When we tested Ocean Rose’s turning agility at high and low speeds, the boat stayed comfortably stable. The new strakes caused no negative effects on turns or stability.
For buyers who want an even more rock-solid ride in rough conditions, Naiad fin stabilizers are optional.
Testing Ocean Rose’s “wing engine” — the 40 hp auxiliary Yanmar diesel with a Gori three-blade feathering prop — we made 3.6 knots. A Marteck folding prop is also available for this engine.
At the end of the day, we found just one fleck of carbon on the boat deck, which a bit of glass cleaner easily removed. We think that’s a small price to pay for the superior safety of a dry stack exhaust system.
Designer Jeff Leishman and the rest of the P.A.E. team learned plenty from circumnavigating aboard the Nordhavn 40 — and they turned that experience toward creating an even better long-range cruising boat in the new 47.

Excerpted data ::
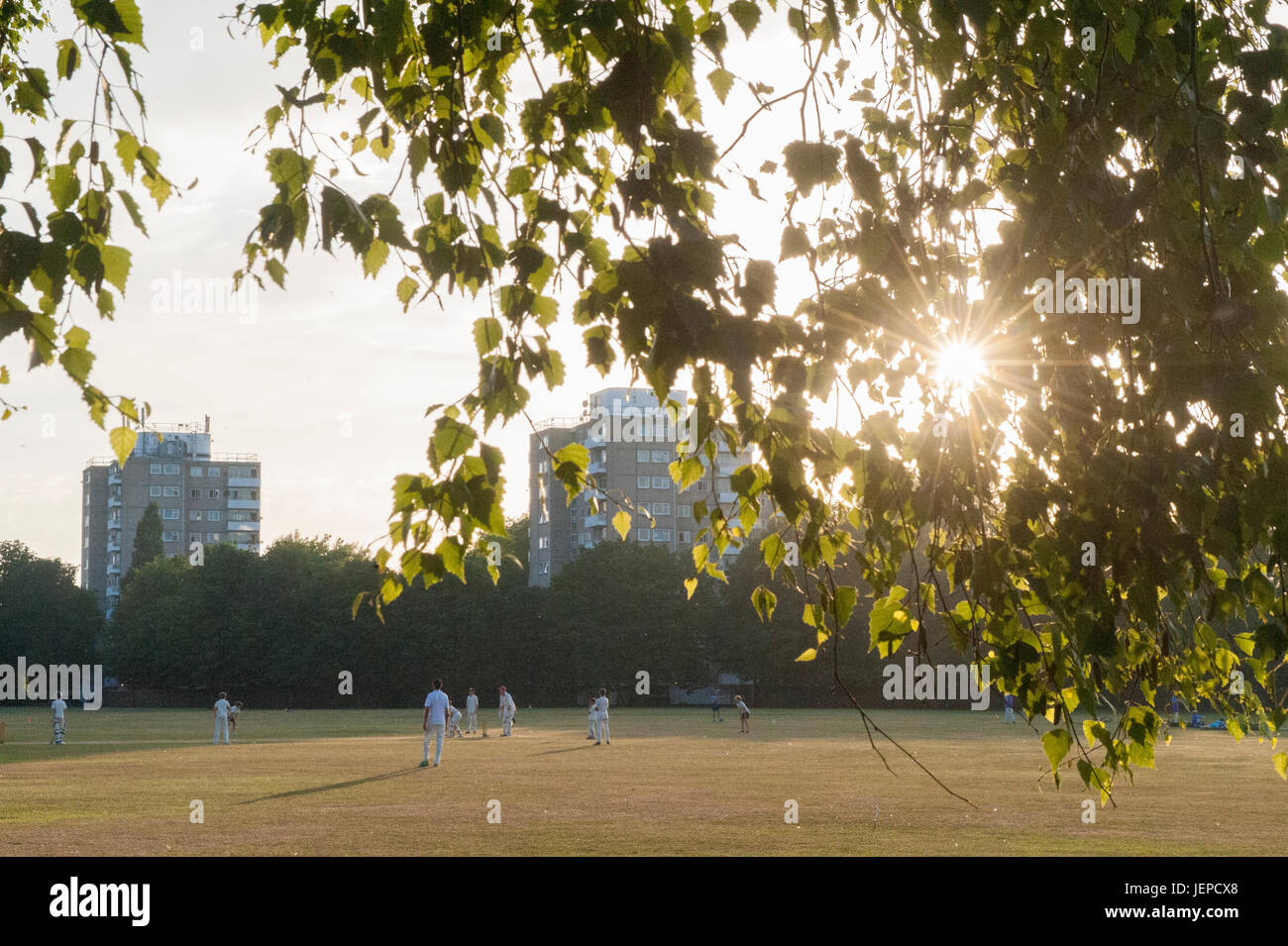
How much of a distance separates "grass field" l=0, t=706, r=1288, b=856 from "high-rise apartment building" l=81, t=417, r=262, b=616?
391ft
--
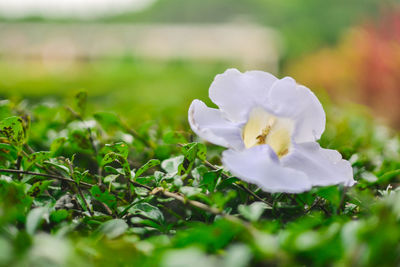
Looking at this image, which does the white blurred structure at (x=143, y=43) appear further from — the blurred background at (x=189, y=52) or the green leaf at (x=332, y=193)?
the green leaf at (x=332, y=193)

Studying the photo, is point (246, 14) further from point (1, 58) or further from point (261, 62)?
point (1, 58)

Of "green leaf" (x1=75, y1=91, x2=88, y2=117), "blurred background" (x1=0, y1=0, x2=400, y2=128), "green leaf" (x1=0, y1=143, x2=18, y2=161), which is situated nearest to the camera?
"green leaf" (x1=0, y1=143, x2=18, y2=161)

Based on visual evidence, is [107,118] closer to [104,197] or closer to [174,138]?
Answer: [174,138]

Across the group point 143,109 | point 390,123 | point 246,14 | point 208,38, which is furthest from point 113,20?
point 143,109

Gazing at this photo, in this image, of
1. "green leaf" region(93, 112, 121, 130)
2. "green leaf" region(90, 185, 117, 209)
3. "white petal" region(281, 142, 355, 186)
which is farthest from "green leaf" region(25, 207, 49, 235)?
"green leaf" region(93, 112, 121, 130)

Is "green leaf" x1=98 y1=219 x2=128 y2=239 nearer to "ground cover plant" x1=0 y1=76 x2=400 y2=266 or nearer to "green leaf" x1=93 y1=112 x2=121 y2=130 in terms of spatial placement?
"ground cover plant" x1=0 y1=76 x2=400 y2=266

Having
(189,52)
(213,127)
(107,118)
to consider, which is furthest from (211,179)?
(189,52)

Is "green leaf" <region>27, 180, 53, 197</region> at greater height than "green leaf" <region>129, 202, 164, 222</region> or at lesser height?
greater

Request A :: From the Ocean Rose boat review above, write out the part starting with "For buyers who" and going on through "the new 47.".
Request B :: Carry on the Ocean Rose boat review from the point where it stops, not the entries.

Expected output A ::
For buyers who want an even more rock-solid ride in rough conditions, Naiad fin stabilizers are optional.
Testing Ocean Rose’s “wing engine” — the 40 hp auxiliary Yanmar diesel with a Gori three-blade feathering prop — we made 3.6 knots. A Marteck folding prop is also available for this engine.
At the end of the day, we found just one fleck of carbon on the boat deck, which a bit of glass cleaner easily removed. We think that’s a small price to pay for the superior safety of a dry stack exhaust system.
Designer Jeff Leishman and the rest of the P.A.E. team learned plenty from circumnavigating aboard the Nordhavn 40 — and they turned that experience toward creating an even better long-range cruising boat in the new 47.

Expected output B ::
P.A.E’s Nordhavn yachts have proven their overall quality, durability, reliability and seakindly performance in a way that few other pleasureboats ever have.
Nordhavn 47 Specifications
|Fuel capacity||1450 gallons|
|Water capacity||400 gallons|
|Propellers||34″ x 30″ four-blade|
|Base price with twin 173-hp Lugger 668T diesel engines||$760,000|
|Top speed||9.2 knots|
|Miles per gallon at 6.8-knot cruising speed||2.8|
|Estimated fuel cost for 100 miles||$58.93|
|Range at 6.8-knot cruising speed||4,216 miles to empty|
|Sound level at 6.8-knot cruising speed||61 dbA|
(Estimated fuel cost based on fuel price of $1.65 per gallon.)
Mathers MicroCommander controls; Hynautic hydraulic steering; 9 hp Sidepower bow thruster; 40 hp Yanmar auxiliary diesel wing engine; 2,500 watt Xantrex Trace inverter; Diamond Sea Glaze doors and windows; granite countertops; Sub-Zero refrigerator/freezer, Thermador gas range and oven; GE microwave oven; GE washer and dryer, Miele dishwasher; Raritan Atlantis marine toilets; emergency tiller.
Options on Test Boat
12 kw Fischer Panda auxiliary generator; Naiad stabilizer system.
Fiberglass modified displacement hull; 2-inch-thick Technicon fireporoof foam insulation at engine room.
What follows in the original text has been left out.